Next I focused on the priority calculations. The first thing to keep in mind is that if the merge priority is not calculated in the same way the split priority is calculated for a triangle's parent, you quickly get into a situation where each frame you will split several triangles only to have them merged together again right away. You can also get into a situation where unneeded triangles are kept around long after they're needed. Because I'm not using a binary tree, I'm not keeping track of the original state of the parent triangles. This was easy enough to solve by adding a few members to my diamond object to keep track of the necessary information.
There are a number of other changes I can think of off the top of my head that could theoretically speed it up even more. The simplest way is to come up with some logic to avoid doing a priority check on every triangle every frame. At 50,000 triangles, this can be quite a burden on the CPU. I recently read an interesting article that described an improved split priority concept. In this article, the priority calculations were pre-calculated to determine the distance at which a triangle would be split or a diamond merged, and updates were driven mainly off of distance checks. The author then grouped polygons together into a tree using bounding spheres to greatly reduce the number of distance checks that needed to be made each frame. I'm not clear on the details surrounding their implementation, but they reported a dramatic improvement in their Update() function.

§ **Dataset rows**
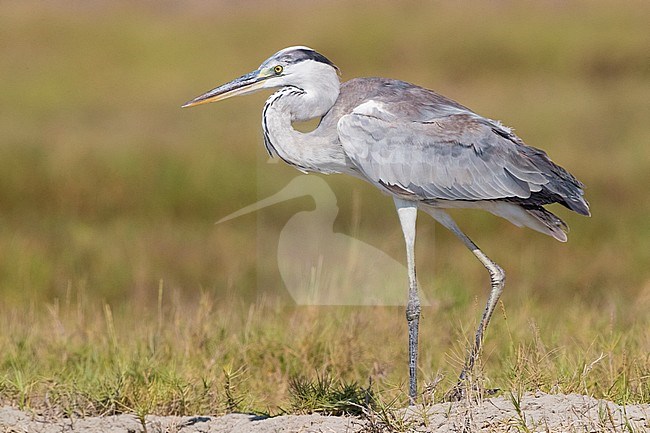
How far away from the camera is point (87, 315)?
7.42 m

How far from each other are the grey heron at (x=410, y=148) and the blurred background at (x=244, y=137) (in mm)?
1902

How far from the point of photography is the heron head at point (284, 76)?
5.52m

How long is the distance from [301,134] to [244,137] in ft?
28.0

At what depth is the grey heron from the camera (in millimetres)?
5367

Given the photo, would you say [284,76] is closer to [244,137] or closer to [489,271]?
[489,271]

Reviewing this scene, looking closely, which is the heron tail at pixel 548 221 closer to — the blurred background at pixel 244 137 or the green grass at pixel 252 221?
the green grass at pixel 252 221

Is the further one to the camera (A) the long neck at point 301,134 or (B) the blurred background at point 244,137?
(B) the blurred background at point 244,137

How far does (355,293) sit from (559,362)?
5.87 feet

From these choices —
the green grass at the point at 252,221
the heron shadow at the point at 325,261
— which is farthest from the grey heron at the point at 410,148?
the heron shadow at the point at 325,261

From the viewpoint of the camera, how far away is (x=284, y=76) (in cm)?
554

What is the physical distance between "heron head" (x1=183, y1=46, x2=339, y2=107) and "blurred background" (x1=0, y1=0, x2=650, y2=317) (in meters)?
2.20

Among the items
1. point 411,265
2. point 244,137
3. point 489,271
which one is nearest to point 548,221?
point 489,271

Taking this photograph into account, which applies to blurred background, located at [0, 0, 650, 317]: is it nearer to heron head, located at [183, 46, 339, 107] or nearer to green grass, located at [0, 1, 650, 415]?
green grass, located at [0, 1, 650, 415]

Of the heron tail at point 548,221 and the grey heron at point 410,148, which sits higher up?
the grey heron at point 410,148
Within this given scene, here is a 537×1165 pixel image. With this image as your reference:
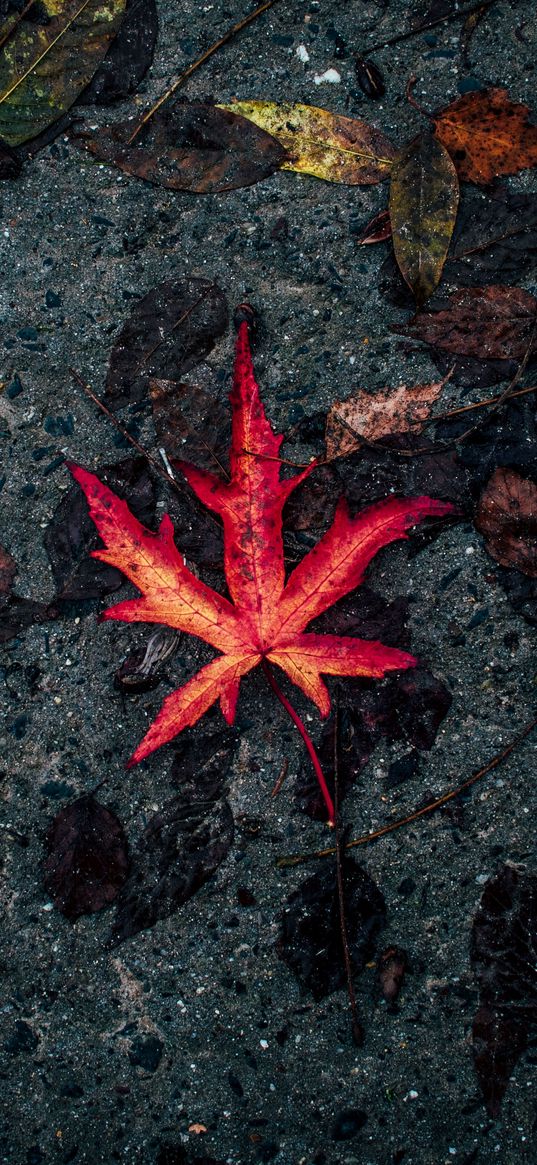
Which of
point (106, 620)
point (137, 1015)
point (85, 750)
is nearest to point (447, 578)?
point (106, 620)

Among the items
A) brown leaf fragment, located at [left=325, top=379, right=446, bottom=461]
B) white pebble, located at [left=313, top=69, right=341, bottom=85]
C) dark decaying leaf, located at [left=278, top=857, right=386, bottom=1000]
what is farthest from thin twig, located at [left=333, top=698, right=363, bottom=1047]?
white pebble, located at [left=313, top=69, right=341, bottom=85]

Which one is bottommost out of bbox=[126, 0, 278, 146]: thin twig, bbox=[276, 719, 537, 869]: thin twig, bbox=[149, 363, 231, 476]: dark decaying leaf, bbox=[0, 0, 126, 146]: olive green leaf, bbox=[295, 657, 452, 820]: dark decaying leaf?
bbox=[276, 719, 537, 869]: thin twig

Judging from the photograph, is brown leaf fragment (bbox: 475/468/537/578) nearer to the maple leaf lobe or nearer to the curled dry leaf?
the maple leaf lobe

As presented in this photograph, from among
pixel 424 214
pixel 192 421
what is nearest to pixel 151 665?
pixel 192 421

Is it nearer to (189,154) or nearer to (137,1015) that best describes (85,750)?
(137,1015)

§ **Things to do**
#1 According to the source excerpt, what did the author of the article on split priority use to group polygons into a tree?
#2 Copy the records from the line with "Taking this photograph" through the end of the records, leaving the pictures out.

§ **Solution list**
#1 Bounding spheres.

#2
Taking this photograph into account, which applies to blurred background, located at [0, 0, 650, 317]: is it nearer to heron head, located at [183, 46, 339, 107] or nearer to green grass, located at [0, 1, 650, 415]?
green grass, located at [0, 1, 650, 415]

Of the heron tail at point 548,221 and the grey heron at point 410,148, which sits higher up?
the grey heron at point 410,148
Within this given scene, here is a 537×1165 pixel image. With this image as your reference:
Which of
point (106, 620)
point (137, 1015)
point (85, 750)
is nearest to point (447, 578)?
point (106, 620)

Among the items
A) brown leaf fragment, located at [left=325, top=379, right=446, bottom=461]
B) white pebble, located at [left=313, top=69, right=341, bottom=85]
C) dark decaying leaf, located at [left=278, top=857, right=386, bottom=1000]
what is farthest from thin twig, located at [left=333, top=698, right=363, bottom=1047]?
white pebble, located at [left=313, top=69, right=341, bottom=85]

Which one is bottommost out of bbox=[126, 0, 278, 146]: thin twig, bbox=[276, 719, 537, 869]: thin twig, bbox=[149, 363, 231, 476]: dark decaying leaf, bbox=[0, 0, 126, 146]: olive green leaf, bbox=[295, 657, 452, 820]: dark decaying leaf?
bbox=[276, 719, 537, 869]: thin twig

Judging from the photograph, is brown leaf fragment (bbox: 475/468/537/578) nearer to the maple leaf lobe or nearer to the curled dry leaf?
the maple leaf lobe

As presented in this photograph, from among
pixel 424 214
pixel 192 421
what is nearest to pixel 151 665?
pixel 192 421

Is it nearer to (189,154) or nearer to (137,1015) that best describes (85,750)?
(137,1015)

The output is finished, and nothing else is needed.